Read bytes from file Java - java
I'm trying to parse my file which keeps all data in binary form. How to read N bytes from file with offset M? And then I need to convert it to String using new String(myByteArray, "UTF-8");. Thanks!
Here's some code:
File file = new File("my_file.txt");
byte [] myByteArray = new byte [file.lenght];
UPD 1: The answers I see are not appropriative. My file keeps strings in byte form, for example: when I put string "str" in my file it actually prints smth like [B#6e0b... in my file. Thus I need to get from this byte-code my string "str" again.

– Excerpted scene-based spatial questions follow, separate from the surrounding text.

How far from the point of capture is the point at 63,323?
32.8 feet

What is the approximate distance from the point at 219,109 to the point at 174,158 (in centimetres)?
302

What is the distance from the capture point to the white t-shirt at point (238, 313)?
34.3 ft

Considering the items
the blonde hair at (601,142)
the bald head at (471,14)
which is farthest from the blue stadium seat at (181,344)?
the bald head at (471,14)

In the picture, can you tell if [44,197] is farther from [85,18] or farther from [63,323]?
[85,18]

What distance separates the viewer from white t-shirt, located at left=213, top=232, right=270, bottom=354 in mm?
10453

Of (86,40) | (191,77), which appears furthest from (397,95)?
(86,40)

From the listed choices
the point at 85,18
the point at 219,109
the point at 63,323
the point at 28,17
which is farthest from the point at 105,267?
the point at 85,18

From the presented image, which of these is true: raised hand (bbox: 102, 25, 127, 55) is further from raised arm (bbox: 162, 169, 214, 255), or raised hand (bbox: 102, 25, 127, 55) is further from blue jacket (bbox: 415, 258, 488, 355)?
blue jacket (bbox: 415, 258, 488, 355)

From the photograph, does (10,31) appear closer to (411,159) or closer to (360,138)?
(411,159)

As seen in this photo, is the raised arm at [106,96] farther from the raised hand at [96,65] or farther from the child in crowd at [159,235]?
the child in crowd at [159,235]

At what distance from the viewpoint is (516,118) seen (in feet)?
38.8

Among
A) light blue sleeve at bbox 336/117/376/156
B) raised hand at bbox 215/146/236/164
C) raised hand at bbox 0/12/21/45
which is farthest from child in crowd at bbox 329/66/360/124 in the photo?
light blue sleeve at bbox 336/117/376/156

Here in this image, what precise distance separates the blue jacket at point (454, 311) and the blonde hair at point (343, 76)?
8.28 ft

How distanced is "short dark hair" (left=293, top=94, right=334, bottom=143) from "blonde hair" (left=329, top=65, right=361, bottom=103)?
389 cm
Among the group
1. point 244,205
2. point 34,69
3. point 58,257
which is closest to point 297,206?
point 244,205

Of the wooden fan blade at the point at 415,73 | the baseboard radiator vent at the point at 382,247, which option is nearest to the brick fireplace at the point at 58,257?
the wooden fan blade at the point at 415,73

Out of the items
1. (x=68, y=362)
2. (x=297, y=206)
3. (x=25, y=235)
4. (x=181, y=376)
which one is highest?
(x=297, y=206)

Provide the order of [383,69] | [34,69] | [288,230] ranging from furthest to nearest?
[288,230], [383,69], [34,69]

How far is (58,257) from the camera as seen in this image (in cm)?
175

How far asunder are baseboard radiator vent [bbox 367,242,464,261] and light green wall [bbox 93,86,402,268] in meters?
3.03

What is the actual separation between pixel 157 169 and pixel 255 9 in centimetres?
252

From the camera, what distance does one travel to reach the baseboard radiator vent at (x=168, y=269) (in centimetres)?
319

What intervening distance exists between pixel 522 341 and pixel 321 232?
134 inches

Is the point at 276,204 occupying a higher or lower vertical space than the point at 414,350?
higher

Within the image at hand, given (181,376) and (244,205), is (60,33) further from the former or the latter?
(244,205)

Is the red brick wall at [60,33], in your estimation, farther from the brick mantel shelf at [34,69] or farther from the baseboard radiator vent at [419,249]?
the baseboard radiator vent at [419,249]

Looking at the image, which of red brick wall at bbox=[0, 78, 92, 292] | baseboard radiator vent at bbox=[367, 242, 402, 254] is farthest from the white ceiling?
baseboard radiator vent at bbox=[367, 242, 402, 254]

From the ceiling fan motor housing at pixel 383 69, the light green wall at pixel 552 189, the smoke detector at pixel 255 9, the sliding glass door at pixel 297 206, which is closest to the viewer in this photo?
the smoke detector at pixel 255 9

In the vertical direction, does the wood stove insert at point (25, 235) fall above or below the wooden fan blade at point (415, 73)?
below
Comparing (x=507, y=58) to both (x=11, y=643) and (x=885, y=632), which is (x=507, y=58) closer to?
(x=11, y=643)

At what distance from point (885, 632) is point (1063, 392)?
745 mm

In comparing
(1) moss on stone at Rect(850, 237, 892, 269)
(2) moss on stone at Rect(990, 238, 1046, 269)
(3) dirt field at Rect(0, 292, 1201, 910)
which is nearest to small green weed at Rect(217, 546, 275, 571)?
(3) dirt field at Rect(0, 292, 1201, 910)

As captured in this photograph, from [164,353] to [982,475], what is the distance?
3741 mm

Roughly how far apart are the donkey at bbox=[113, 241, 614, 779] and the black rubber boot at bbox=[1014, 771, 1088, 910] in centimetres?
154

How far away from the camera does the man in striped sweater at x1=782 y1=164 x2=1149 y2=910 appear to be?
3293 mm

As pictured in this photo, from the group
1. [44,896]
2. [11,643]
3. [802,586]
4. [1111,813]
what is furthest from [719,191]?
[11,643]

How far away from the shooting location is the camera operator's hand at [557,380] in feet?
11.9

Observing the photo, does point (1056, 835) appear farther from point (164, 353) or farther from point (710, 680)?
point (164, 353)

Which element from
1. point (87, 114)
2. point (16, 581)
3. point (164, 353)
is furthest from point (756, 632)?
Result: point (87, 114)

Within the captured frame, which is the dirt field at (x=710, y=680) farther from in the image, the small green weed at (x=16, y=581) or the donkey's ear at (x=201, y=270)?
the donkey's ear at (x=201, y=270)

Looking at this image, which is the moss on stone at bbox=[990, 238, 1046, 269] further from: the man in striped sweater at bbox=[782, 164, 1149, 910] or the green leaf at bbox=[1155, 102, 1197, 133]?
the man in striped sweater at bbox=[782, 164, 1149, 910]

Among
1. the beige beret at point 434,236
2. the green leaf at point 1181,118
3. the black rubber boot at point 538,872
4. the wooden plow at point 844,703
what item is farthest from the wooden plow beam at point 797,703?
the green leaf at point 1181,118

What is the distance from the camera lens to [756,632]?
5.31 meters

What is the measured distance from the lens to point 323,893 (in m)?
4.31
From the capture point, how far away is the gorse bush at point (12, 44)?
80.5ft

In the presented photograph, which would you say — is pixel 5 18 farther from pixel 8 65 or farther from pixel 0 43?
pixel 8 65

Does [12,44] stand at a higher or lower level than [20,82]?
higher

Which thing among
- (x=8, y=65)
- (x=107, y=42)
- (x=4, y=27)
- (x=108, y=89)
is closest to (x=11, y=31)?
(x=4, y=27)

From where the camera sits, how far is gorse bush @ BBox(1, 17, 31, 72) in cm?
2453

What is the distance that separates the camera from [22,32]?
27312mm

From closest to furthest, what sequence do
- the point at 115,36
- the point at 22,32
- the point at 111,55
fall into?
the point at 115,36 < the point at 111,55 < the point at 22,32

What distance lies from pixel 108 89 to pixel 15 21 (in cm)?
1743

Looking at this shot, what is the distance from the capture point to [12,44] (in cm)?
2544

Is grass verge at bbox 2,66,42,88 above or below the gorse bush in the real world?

UPD 2: As it's found out the problem appears when I use toString():
PrintWriter writer = new PrintWriter(new BufferedWriter(new OutputStreamWriter(new FileOutputStream(new File(System.getProperty("db.file")), true), "UTF-8")));
Iterator it = storage.entrySet().iterator();//storage is a map<String, String>
while (it.hasNext()){
Map.Entry pairs = (Map.Entry)it.next();
String K = new String(pairs.getKey().toString());
String V = new String(pairs.getValue().toString);
writer.println(K.length() + " " + K.getBytes() + " " + V.length() + " " + V.getBytes());//this is just the format I need to have in file
it.remove();
}
May be there're some different ways to perform that?
As of Java 7, reading the whole of a file really easy - just use Files.readAllBytes(path). For example:
Path path = Paths.get("my_file.txt");
byte[] data = Files.readAllBytes(path);
If you need to do this more manually, you should use a FileInputStream - your code so far allocates an array, but doesn't read anything from the file.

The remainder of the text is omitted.